#### [Data for analysis]
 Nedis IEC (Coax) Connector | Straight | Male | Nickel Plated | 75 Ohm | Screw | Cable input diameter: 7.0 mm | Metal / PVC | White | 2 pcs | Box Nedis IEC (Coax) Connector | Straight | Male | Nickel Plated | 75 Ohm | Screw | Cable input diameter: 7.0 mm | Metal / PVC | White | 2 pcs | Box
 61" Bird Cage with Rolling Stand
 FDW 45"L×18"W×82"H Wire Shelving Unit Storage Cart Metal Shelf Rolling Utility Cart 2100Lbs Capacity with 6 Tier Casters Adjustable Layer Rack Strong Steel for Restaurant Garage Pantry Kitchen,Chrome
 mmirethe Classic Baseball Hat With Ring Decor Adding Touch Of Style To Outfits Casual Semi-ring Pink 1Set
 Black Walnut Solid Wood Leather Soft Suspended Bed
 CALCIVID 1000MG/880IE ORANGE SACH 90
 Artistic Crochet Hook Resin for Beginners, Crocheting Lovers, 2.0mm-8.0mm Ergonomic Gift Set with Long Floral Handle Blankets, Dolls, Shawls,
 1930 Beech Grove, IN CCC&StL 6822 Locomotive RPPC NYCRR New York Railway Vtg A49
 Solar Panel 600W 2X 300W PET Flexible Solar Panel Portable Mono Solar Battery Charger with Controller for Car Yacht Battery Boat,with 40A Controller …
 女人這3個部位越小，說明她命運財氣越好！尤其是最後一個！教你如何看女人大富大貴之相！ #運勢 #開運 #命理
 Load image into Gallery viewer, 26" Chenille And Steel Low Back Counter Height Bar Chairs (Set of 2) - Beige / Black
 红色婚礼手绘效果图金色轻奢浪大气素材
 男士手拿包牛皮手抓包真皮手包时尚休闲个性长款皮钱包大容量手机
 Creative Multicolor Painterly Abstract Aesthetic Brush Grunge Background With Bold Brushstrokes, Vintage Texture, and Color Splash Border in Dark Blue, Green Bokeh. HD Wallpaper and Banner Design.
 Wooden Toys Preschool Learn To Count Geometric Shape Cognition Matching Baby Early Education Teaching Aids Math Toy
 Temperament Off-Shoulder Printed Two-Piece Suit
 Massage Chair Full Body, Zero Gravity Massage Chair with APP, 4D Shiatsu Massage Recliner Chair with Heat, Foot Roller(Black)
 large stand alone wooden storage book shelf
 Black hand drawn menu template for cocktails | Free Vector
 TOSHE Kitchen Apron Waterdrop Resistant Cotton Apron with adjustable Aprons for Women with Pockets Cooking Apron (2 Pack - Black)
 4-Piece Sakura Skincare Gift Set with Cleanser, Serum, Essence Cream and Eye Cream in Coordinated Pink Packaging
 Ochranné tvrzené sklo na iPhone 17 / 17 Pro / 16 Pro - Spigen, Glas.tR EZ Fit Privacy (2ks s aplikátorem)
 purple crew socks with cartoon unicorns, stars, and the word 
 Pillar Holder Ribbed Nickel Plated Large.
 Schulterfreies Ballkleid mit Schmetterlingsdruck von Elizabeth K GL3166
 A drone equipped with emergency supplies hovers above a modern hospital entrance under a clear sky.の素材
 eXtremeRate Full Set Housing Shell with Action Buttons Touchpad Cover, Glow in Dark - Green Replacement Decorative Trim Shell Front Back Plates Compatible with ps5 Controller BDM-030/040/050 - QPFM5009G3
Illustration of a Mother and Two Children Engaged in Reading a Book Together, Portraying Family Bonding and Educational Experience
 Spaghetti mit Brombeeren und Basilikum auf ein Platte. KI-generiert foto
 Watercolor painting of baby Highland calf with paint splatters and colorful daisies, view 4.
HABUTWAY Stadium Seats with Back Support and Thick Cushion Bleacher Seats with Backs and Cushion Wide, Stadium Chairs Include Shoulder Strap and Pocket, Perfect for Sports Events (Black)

#### [What the task requires]
Change every "Nickel Plated" to "Chrome Plated" and write out all the entries again, keeping everything else the same.

#### [Answer box]
 Nedis IEC (Coax) Connector | Straight | Male | Chrome Plated | 75 Ohm | Screw | Cable input diameter: 7.0 mm | Metal / PVC | White | 2 pcs | Box Nedis IEC (Coax) Connector | Straight | Male | Chrome Plated | 75 Ohm | Screw | Cable input diameter: 7.0 mm | Metal / PVC | White | 2 pcs | Box
 61" Bird Cage with Rolling Stand
 FDW 45"L×18"W×82"H Wire Shelving Unit Storage Cart Metal Shelf Rolling Utility Cart 2100Lbs Capacity with 6 Tier Casters Adjustable Layer Rack Strong Steel for Restaurant Garage Pantry Kitchen,Chrome
 mmirethe Classic Baseball Hat With Ring Decor Adding Touch Of Style To Outfits Casual Semi-ring Pink 1Set
 Black Walnut Solid Wood Leather Soft Suspended Bed
 CALCIVID 1000MG/880IE ORANGE SACH 90
 Artistic Crochet Hook Resin for Beginners, Crocheting Lovers, 2.0mm-8.0mm Ergonomic Gift Set with Long Floral Handle Blankets, Dolls, Shawls,
 1930 Beech Grove, IN CCC&StL 6822 Locomotive RPPC NYCRR New York Railway Vtg A49
 Solar Panel 600W 2X 300W PET Flexible Solar Panel Portable Mono Solar Battery Charger with Controller for Car Yacht Battery Boat,with 40A Controller …
 女人這3個部位越小，說明她命運財氣越好！尤其是最後一個！教你如何看女人大富大貴之相！ #運勢 #開運 #命理
 Load image into Gallery viewer, 26" Chenille And Steel Low Back Counter Height Bar Chairs (Set of 2) - Beige / Black
 红色婚礼手绘效果图金色轻奢浪大气素材
 男士手拿包牛皮手抓包真皮手包时尚休闲个性长款皮钱包大容量手机
 Creative Multicolor Painterly Abstract Aesthetic Brush Grunge Background With Bold Brushstrokes, Vintage Texture, and Color Splash Border in Dark Blue, Green Bokeh. HD Wallpaper and Banner Design.
 Wooden Toys Preschool Learn To Count Geometric Shape Cognition Matching Baby Early Education Teaching Aids Math Toy
 Temperament Off-Shoulder Printed Two-Piece Suit
 Massage Chair Full Body, Zero Gravity Massage Chair with APP, 4D Shiatsu Massage Recliner Chair with Heat, Foot Roller(Black)
 large stand alone wooden storage book shelf
 Black hand drawn menu template for cocktails | Free Vector
 TOSHE Kitchen Apron Waterdrop Resistant Cotton Apron with adjustable Aprons for Women with Pockets Cooking Apron (2 Pack - Black)
 4-Piece Sakura Skincare Gift Set with Cleanser, Serum, Essence Cream and Eye Cream in Coordinated Pink Packaging
 Ochranné tvrzené sklo na iPhone 17 / 17 Pro / 16 Pro - Spigen, Glas.tR EZ Fit Privacy (2ks s aplikátorem)
 purple crew socks with cartoon unicorns, stars, and the word 
 Pillar Holder Ribbed Chrome Plated Large.
 Schulterfreies Ballkleid mit Schmetterlingsdruck von Elizabeth K GL3166
 A drone equipped with emergency supplies hovers above a modern hospital entrance under a clear sky.の素材
 eXtremeRate Full Set Housing Shell with Action Buttons Touchpad Cover, Glow in Dark - Green Replacement Decorative Trim Shell Front Back Plates Compatible with ps5 Controller BDM-030/040/050 - QPFM5009G3
Illustration of a Mother and Two Children Engaged in Reading a Book Together, Portraying Family Bonding and Educational Experience
 Spaghetti mit Brombeeren und Basilikum auf ein Platte. KI-generiert foto
 Watercolor painting of baby Highland calf with paint splatters and colorful daisies, view 4.
HABUTWAY Stadium Seats with Back Support and Thick Cushion Bleacher Seats with Backs and Cushion Wide, Stadium Chairs Include Shoulder Strap and Pocket, Perfect for Sports Events (Black)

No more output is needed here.